All the major players in the PC gaming hardware space, alongside Microsoft with DirectX, are actively investing in neural rendering technologies designed to benefit developers and gamers alike. Intel’s Texture Set Neural Compression was demonstrated last year; however, an updated version was shown at the recent GDC event, and Intel noted it plans to make it available later this year.

VIEW GALLERY – 3 IMAGES
Like NVIDIA’s Neural Texture Compression (NTC), one of the benefits of Intel’s Texture Set Neural Compression is its ability to leverage AI and new technologies to significantly reduce the VRAM or memory footprint of traditional textures that use “block compression.” AI-powered texture compression offers a fundamentally different approach, which is why Texture Set Neural Compression can compress textures by up to 18X compared to the original format.
Texture Set Neural Compression (TSNC) is planned to be made available as a standalone SDK that takes standard BC1-compressed textures, the industry standard for texture compression in games, and compiles them for modern GPU and even CPU decompression.

One potential use case for it has very little to do with in-game use, as TSNC could be leveraged to reduce game install and patch sizes. The neural network that powers TSNC stores latent data to reconstruct the original textures and can run during installation, when a game is loading, while streaming texture data, or during per-pixel sampling at runtime. The latter is all about saving big on VRAM; however, Intel notes that Texture Set Neural Compression supports multiple goals – whether that’s to save on storage space, memory bandwidth, or VRAM usage.

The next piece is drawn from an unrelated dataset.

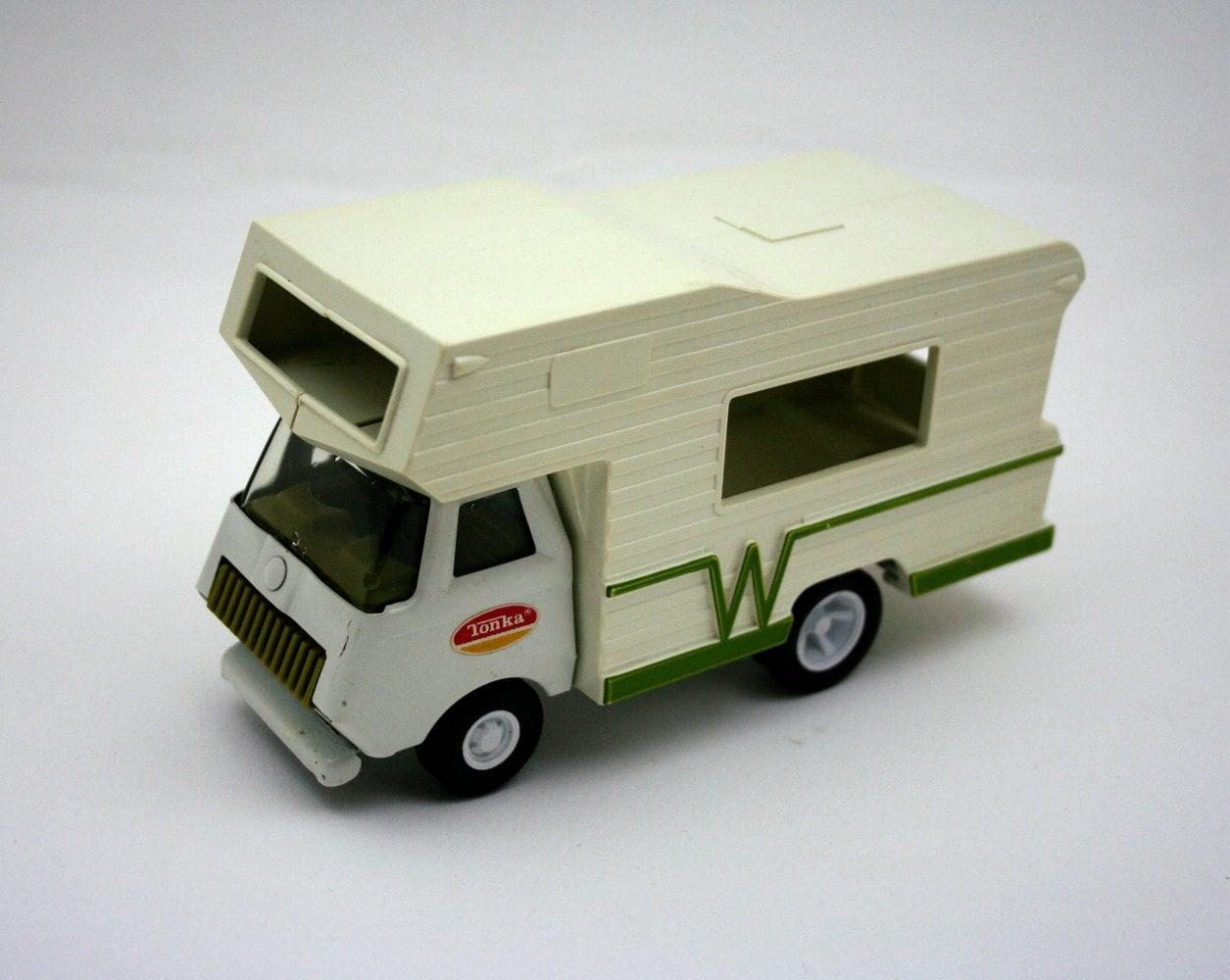 Vintage Tonka Winnebago camper vintage Tonka truck metal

In the full presentation below, Intel’s solution currently supports two modes: Variant A and Variant B, with the latter being a more aggressive form of compression. Still, with only a 7% loss in visual fidelity, achieving up to an 18X reduction in overall texture data size is an impressive achievement. Naturally, this new tech supports Intel GPUs with XMX support, including the company’s new Panther Lake mobile chips with integrated Intel Arc B-Series graphics. However, there’s a fallback path for non-Intel GPUs and even CPUs, so this technology isn’t dependent on one specific type of hardware.